*Provided data*.

§ §

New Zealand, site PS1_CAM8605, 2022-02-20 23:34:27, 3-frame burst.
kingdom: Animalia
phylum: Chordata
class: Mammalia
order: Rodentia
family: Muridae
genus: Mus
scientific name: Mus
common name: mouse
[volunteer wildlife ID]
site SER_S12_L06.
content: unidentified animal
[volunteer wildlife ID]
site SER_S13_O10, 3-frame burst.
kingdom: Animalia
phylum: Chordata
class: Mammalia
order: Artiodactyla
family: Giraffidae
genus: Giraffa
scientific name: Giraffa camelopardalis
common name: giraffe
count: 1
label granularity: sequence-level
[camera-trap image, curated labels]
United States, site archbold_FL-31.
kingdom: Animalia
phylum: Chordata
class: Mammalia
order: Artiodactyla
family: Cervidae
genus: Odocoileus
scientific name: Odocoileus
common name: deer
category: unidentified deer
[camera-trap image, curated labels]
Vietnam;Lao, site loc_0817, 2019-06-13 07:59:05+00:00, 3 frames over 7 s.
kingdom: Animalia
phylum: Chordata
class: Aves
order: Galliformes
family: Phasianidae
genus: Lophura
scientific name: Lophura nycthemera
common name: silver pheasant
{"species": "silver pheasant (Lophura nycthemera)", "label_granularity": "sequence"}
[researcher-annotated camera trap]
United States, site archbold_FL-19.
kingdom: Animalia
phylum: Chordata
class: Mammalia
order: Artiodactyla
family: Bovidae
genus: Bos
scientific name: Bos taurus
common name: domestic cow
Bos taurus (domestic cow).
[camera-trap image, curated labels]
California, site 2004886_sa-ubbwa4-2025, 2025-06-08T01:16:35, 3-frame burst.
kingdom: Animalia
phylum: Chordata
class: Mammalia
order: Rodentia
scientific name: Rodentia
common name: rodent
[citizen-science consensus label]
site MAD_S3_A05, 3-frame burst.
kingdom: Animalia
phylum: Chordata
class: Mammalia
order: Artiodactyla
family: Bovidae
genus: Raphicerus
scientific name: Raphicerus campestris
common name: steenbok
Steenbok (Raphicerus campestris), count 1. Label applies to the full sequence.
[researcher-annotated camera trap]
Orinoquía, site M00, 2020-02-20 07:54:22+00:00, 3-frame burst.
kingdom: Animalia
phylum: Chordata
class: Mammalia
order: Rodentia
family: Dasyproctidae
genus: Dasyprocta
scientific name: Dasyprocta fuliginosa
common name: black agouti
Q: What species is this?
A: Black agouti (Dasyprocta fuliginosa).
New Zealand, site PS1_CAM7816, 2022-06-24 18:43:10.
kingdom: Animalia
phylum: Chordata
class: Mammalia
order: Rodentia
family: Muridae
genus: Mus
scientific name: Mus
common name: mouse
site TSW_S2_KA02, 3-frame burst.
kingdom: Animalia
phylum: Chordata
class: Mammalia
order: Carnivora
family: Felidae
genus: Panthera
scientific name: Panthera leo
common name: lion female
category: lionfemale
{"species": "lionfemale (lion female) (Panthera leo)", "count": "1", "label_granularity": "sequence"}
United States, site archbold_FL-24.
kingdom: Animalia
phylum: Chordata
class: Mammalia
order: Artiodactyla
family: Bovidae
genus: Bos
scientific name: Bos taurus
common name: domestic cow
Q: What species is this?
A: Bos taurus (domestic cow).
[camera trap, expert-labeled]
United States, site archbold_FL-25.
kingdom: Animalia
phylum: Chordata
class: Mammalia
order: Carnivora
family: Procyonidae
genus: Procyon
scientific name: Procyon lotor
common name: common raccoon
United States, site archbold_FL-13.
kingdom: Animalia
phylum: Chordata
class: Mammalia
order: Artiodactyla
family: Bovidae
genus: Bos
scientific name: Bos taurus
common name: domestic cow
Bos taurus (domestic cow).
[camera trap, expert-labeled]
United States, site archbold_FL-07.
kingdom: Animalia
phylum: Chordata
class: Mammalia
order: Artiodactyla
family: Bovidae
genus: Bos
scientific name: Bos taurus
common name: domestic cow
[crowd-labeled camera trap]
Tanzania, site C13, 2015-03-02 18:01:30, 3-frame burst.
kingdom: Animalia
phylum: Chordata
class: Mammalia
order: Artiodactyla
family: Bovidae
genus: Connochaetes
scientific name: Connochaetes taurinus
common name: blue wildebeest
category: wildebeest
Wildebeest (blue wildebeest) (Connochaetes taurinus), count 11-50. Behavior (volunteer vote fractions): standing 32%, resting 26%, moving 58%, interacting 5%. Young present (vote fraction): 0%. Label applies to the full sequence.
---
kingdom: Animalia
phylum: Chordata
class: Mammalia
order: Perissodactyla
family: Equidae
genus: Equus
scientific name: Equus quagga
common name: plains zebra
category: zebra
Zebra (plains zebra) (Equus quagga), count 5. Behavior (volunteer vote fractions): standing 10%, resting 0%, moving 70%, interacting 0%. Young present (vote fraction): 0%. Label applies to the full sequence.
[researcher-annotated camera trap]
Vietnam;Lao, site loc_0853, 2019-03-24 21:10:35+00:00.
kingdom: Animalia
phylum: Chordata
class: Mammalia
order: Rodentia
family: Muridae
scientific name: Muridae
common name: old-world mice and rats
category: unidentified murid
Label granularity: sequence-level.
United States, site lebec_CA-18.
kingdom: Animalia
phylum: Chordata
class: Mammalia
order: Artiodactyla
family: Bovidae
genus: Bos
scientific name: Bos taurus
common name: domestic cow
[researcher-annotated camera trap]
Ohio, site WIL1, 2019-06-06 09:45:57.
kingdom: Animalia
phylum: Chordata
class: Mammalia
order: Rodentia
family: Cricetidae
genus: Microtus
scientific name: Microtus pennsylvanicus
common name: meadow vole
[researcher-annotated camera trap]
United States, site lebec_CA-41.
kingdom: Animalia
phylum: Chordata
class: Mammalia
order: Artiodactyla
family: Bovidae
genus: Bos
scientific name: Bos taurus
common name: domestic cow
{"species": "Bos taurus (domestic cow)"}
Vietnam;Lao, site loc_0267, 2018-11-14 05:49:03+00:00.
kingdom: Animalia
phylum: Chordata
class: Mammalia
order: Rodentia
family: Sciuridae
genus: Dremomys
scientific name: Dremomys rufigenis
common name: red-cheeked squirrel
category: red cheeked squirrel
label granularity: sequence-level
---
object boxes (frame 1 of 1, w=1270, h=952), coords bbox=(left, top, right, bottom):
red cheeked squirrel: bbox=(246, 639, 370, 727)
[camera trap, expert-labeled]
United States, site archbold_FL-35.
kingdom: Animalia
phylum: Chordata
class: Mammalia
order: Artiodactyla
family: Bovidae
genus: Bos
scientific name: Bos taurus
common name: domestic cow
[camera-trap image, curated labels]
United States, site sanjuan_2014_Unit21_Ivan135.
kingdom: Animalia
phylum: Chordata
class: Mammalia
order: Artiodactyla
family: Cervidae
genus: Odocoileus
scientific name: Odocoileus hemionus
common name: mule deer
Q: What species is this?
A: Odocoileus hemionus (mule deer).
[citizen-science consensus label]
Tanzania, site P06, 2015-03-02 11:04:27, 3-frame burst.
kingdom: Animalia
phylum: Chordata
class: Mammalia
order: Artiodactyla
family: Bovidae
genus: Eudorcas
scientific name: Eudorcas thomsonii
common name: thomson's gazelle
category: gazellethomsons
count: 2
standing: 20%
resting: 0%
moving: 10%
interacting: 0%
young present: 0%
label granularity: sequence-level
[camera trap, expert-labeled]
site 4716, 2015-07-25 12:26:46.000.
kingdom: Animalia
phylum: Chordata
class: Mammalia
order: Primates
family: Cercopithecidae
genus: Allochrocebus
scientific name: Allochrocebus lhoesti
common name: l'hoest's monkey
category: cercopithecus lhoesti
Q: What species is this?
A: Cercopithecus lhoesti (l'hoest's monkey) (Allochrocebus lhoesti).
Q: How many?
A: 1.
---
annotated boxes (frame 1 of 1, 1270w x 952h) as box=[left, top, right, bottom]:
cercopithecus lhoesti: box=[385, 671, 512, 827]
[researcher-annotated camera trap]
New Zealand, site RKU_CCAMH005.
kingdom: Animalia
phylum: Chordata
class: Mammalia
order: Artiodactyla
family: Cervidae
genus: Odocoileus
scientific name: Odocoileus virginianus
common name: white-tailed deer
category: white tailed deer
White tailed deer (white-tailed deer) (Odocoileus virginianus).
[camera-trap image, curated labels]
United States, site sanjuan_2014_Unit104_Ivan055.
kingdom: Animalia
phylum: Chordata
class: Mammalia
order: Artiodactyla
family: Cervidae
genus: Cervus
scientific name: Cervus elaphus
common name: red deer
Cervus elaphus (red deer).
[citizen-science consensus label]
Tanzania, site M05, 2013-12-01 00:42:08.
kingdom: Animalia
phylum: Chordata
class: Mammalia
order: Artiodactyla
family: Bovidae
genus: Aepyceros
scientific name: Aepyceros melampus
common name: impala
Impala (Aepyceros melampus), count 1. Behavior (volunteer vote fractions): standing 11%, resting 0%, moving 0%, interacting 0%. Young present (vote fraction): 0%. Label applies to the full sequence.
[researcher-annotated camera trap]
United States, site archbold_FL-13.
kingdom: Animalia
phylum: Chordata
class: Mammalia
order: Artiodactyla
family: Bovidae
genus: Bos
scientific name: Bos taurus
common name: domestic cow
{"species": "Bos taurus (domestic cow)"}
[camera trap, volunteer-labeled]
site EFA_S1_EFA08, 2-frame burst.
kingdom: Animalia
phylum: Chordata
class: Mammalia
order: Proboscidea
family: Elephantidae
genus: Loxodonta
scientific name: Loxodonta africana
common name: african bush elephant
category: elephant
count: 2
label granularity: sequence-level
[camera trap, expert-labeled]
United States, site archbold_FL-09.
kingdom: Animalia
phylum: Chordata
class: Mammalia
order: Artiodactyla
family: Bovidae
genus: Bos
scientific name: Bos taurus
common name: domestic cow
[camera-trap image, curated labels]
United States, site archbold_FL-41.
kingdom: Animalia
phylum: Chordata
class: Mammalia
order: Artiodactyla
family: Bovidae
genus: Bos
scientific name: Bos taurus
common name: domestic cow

§ §

*How to complete this task*. Find the number of lines in the records that contain "Zealand", and write that number only.

*Answer to the problem*. 3